Experts raise questions over HMRC predictions on annuity take-up rates

A back of the envelope exercise was how some critics described George Osborne’s Budget announcement, which dramatically loosened the restrictions on how retirees could use their savings cash. Civil servants and industry figures have since been working hard to fill in the blanks left by the Chancellor of the Exchequer. 

Last week, the HMRC published the draft Taxation of Pensions Bill, which will be the vehicle for implementing Osborne’s reform. The HMRC forecasts that the proposed changes will net an additional £3.8bn of revenue for government coffers over the next five years.

The same document also contains the government’s first assessment of the number of individuals that it expects to take advantage of the new flexibilities surrounding retirement income. HMRC predicts that 130,000 will do so, which represents just under a third of the 400,000 retirees who currently buy an annuity.

Given that around 130,000 people currently either take cash or drawdown, this means that the government expects roughly half of all retirees to take this route. Of course, it also implies that officials believe around half of the DC population will continue to lock into an annuity.

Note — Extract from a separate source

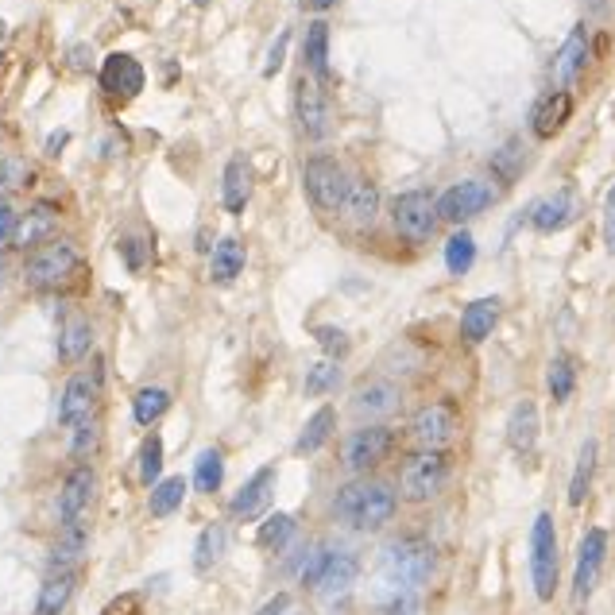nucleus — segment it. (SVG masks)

One half looks a little too neat for comfort, as well as appearing to be out of kilter with the evident enthusiasm that the new freedoms have sparked in the general populace.

It’s pretty clear that people want their cash upfront: these things are going to fly

John Cockerton, senior consulting actuary at Towers Watson, believes that the man in the street perceives annuities as poor value product and that there will be plenty of appetite for the new flexible access drawdown (FAD) products.

He says: “It’s pretty clear that people want their cash upfront: these things are going to fly.”

Once the pension providers have evolved what he describes as Ford Mondeo, mid-market versions of what are currently Rolls Royce FAD products, Cockerton believes the pace of this take-up will intensify.

Mel Duffield, deputy director of the Pensions Policy Institute, says that in the Republic of Ireland around 30% of the population annuitises. Given the more advanced nature of the UK’s annuity market, she thinks it is feasible that British providers will be able to offer more generous rates, such as through enhanced annuities, which could lead to better take-up rates than in Ireland.

There is no evidence: that’s what makes this a risky policy development

However Richard Butcher, managing director of Pitman’s Trustees Ltd, is less sanguine. Given that the average size of a pot at retirement, currently around £30,000, is likely to shrink due to the auto-enrolment of lower paid workers, he believes the vast majority of retirees will take cash rather than waiting to buy an annuity.

But he argues that part of the problem surrounding this debate is that is being largely carried out on the basis of guesstimates.  “There is no evidence: that’s what makes this a risky policy development,” he says.

The government is making some big calls about long-term retirement issues without apparently having the proof to back its hunches.